Marie François Fouquet (1590–1681),
was a French medical writer and philanthropist.

She was born to Gilles de Maupeou, and married to François IV Fouquet (1587–1640). 

She was the manager of the hospital Dame de la Charité de l'Hôtel-Dieu in Paris (1634), director of the hospital l'Hôpital des Filles de la Providence in Paris (1658), and manager of the hospital des Dames de la Propagation de La Foi (1664).

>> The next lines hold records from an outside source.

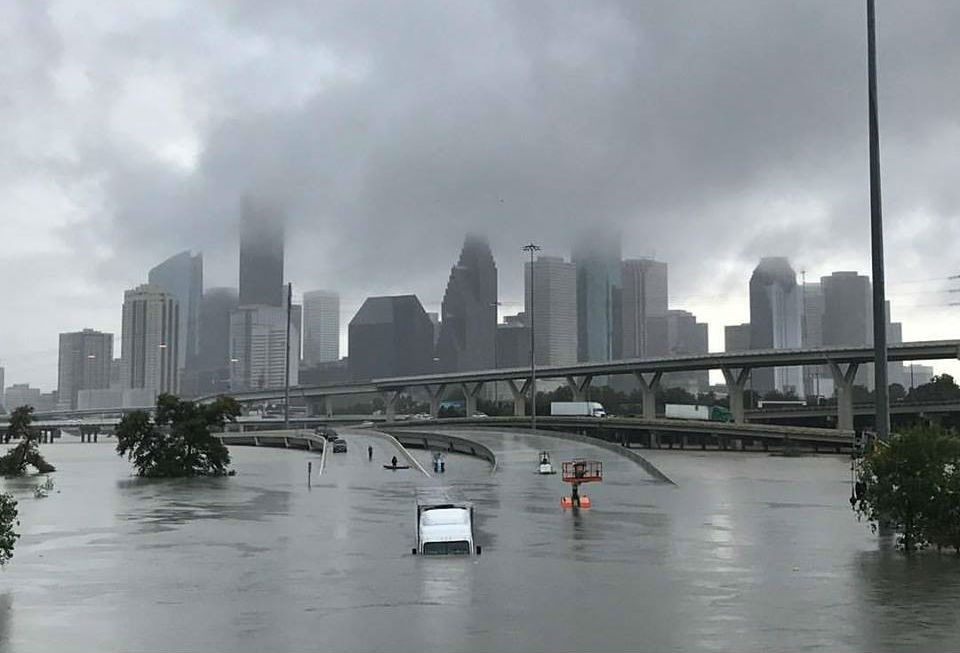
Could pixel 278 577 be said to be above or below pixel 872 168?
below

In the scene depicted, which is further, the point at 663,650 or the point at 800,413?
the point at 800,413

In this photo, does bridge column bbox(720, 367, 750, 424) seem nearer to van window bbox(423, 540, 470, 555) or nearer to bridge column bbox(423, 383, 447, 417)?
bridge column bbox(423, 383, 447, 417)

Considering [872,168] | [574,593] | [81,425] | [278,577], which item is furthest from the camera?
[81,425]

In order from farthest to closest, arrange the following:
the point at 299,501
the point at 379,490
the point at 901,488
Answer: the point at 379,490 < the point at 299,501 < the point at 901,488

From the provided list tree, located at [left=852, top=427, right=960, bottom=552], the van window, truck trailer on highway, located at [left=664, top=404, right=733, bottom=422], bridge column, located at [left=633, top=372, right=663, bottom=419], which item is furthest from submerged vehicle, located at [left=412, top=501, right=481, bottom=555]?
bridge column, located at [left=633, top=372, right=663, bottom=419]

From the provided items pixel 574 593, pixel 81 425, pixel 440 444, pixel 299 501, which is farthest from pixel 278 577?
pixel 81 425

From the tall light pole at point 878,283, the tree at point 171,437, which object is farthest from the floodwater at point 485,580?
the tree at point 171,437

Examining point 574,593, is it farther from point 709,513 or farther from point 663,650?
point 709,513
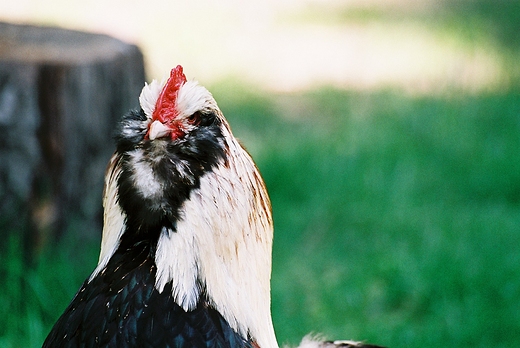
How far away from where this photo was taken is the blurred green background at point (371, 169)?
365cm

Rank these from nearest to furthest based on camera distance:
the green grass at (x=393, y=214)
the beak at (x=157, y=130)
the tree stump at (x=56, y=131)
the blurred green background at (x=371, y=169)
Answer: the beak at (x=157, y=130), the tree stump at (x=56, y=131), the blurred green background at (x=371, y=169), the green grass at (x=393, y=214)

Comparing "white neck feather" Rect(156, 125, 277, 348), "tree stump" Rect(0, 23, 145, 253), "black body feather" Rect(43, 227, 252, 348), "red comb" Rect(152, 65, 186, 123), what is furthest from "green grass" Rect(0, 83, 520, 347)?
"red comb" Rect(152, 65, 186, 123)

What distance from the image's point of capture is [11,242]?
3533mm

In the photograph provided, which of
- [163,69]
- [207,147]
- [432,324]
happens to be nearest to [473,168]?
[432,324]

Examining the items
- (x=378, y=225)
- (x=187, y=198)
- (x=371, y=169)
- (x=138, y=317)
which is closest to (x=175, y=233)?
(x=187, y=198)

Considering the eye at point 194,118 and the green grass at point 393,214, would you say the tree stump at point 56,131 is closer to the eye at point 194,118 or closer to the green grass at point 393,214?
the green grass at point 393,214

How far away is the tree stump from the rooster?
67.7 inches

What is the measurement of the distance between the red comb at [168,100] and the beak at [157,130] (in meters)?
0.03

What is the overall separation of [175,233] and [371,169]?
3504mm

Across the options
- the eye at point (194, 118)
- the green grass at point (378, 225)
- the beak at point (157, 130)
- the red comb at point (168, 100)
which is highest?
the red comb at point (168, 100)

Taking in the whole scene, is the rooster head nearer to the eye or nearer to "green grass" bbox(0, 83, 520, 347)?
the eye

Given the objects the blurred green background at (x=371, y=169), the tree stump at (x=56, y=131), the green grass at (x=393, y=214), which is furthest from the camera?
the green grass at (x=393, y=214)

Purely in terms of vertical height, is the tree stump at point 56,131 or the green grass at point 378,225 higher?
the tree stump at point 56,131

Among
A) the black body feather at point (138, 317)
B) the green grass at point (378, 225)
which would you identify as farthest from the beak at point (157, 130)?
the green grass at point (378, 225)
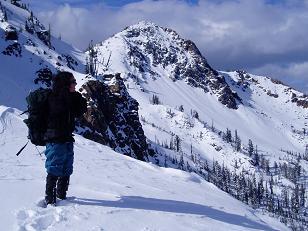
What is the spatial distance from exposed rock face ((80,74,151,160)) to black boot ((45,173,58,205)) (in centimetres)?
8912

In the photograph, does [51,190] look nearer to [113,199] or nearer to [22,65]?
[113,199]

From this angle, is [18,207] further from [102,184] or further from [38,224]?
[102,184]

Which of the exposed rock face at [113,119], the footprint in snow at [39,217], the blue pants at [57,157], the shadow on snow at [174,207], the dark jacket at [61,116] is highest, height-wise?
the exposed rock face at [113,119]

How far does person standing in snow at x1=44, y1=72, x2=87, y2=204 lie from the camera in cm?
1271

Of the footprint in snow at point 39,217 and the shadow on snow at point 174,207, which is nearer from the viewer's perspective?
the footprint in snow at point 39,217

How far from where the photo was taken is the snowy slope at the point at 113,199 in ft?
37.3

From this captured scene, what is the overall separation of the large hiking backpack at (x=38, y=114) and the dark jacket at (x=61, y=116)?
123 millimetres

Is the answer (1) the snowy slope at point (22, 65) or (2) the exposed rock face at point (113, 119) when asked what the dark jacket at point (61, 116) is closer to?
(1) the snowy slope at point (22, 65)

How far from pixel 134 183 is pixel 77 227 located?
18.8 feet

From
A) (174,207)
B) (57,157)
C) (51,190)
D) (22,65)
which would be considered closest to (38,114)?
(57,157)

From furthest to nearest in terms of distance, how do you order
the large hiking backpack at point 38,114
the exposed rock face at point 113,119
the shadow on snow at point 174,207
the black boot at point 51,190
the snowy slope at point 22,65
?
the exposed rock face at point 113,119 < the snowy slope at point 22,65 < the shadow on snow at point 174,207 < the large hiking backpack at point 38,114 < the black boot at point 51,190

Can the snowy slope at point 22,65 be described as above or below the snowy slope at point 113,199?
above

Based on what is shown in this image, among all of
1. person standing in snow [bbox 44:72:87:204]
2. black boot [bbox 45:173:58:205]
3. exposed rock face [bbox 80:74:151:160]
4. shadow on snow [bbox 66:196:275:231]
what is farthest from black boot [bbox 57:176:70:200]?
exposed rock face [bbox 80:74:151:160]

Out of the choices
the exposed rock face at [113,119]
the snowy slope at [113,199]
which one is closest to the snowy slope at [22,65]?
the exposed rock face at [113,119]
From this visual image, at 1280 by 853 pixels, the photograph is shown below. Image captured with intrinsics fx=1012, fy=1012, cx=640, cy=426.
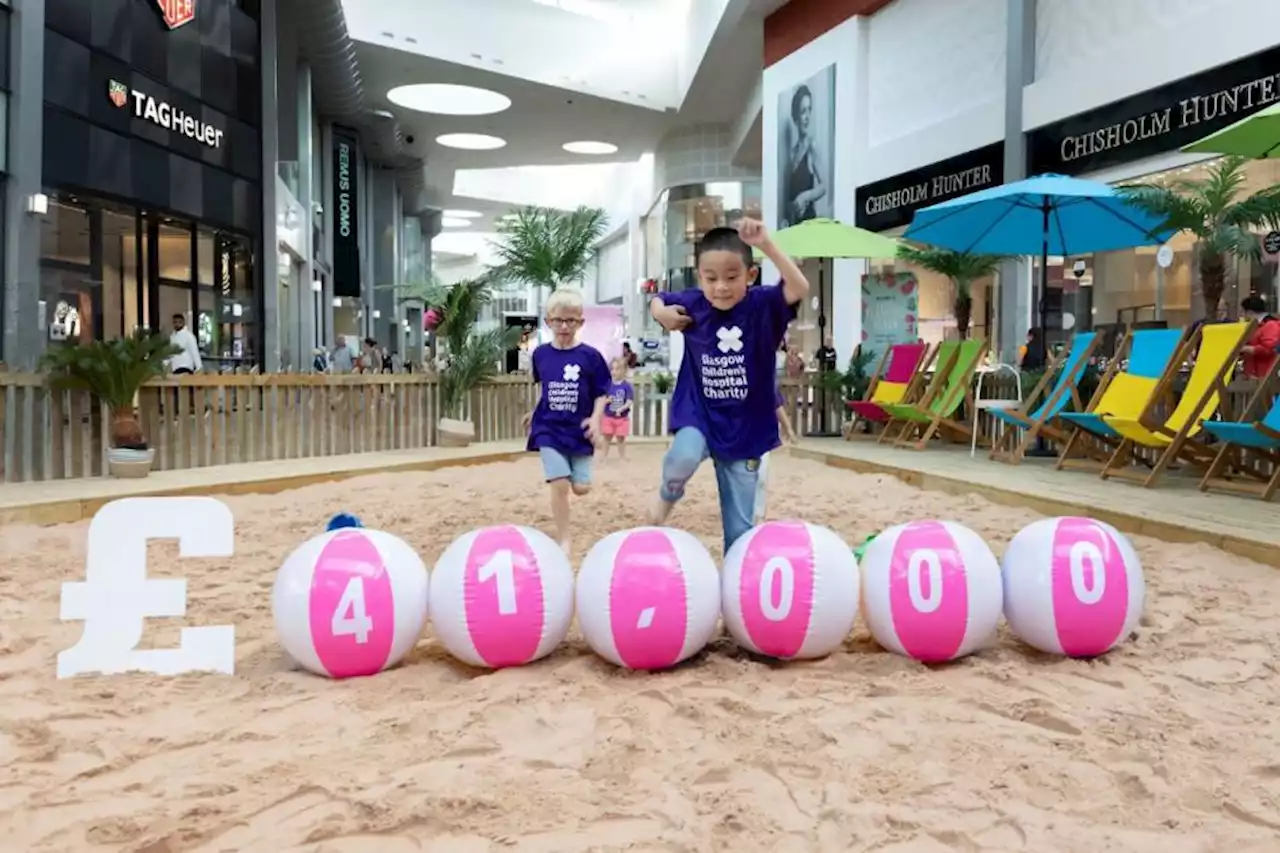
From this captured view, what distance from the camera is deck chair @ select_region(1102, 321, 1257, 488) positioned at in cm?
616

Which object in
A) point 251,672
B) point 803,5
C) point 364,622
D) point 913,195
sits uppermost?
point 803,5

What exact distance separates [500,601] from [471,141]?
2636cm

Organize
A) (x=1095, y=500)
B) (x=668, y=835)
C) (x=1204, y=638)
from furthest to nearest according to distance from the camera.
Answer: (x=1095, y=500) → (x=1204, y=638) → (x=668, y=835)

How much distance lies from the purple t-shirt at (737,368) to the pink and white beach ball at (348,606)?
1.26 m

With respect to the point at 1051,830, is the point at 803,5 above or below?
above

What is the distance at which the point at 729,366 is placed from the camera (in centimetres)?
367

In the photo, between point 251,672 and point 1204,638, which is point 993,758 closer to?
point 1204,638

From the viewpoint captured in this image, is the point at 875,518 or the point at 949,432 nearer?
the point at 875,518

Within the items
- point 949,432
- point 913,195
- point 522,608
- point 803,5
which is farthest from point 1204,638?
point 803,5

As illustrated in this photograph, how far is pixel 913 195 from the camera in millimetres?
13805

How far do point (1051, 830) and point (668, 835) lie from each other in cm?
73

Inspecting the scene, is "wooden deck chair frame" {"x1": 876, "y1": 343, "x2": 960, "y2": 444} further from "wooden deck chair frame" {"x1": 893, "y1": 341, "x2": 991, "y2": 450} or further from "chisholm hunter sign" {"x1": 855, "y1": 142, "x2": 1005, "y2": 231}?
"chisholm hunter sign" {"x1": 855, "y1": 142, "x2": 1005, "y2": 231}

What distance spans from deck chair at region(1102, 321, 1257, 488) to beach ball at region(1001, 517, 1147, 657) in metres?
3.37

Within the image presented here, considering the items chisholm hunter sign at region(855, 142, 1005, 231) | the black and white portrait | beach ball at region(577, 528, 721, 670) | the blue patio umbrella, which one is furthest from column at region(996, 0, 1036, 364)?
beach ball at region(577, 528, 721, 670)
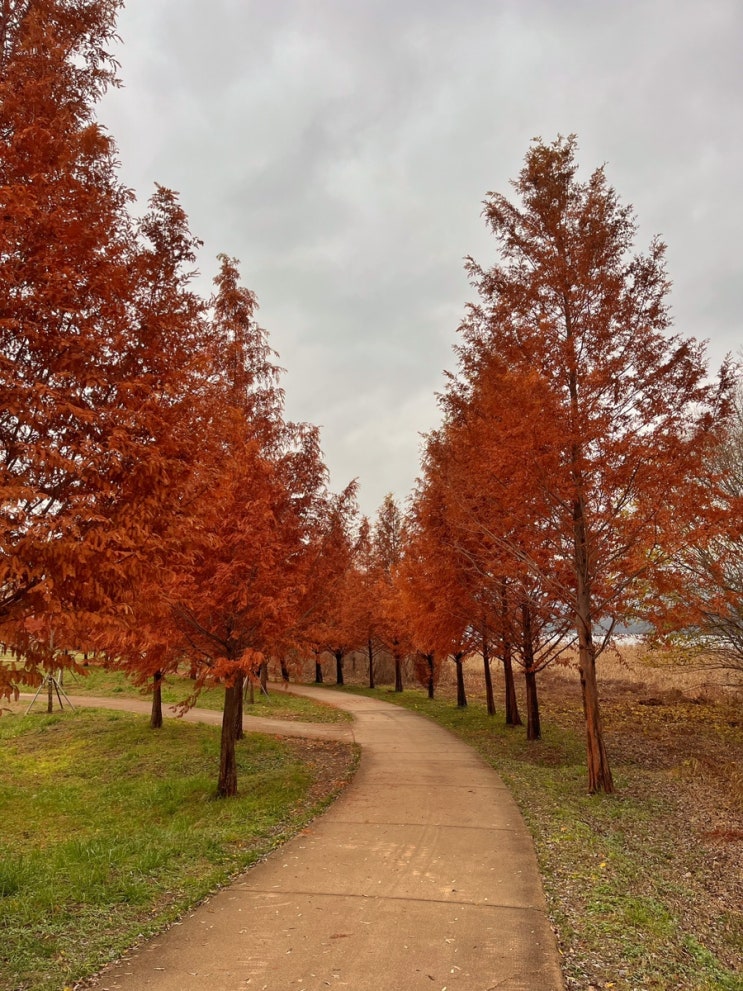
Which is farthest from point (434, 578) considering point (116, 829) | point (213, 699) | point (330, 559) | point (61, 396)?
point (213, 699)

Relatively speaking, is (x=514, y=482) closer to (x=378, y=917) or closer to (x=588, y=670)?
(x=588, y=670)

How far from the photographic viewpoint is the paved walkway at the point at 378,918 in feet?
12.4

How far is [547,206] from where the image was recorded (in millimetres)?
10094

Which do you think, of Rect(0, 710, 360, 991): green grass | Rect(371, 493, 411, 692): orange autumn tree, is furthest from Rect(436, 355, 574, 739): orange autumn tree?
Rect(371, 493, 411, 692): orange autumn tree

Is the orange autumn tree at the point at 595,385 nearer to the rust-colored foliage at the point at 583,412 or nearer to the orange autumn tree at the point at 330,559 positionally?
the rust-colored foliage at the point at 583,412

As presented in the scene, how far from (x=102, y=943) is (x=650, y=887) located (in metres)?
4.50

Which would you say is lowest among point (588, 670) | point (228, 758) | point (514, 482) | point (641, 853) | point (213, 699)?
point (213, 699)

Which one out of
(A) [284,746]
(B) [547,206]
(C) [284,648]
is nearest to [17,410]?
(C) [284,648]

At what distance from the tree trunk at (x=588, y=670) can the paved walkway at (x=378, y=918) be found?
2135mm

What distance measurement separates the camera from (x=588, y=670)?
9484 millimetres

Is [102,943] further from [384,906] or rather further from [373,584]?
[373,584]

She wrote a book which was published in 1685: Les remèdes charitables de Madame Fouquet, pour guérir à peu de frais toute forme de maux tant internes qu'externes, invéterez, et qui ont passé jusques à présent pour incurables, experimentez par la même dame : et augmentez de la méthode que l'on pratique à l'Hôtel des Invalides pour guérir les soldats de la vérole; this was a medical work which described medical experiments and treatments she herself had developed to cure various illnesses, among them syphilis. 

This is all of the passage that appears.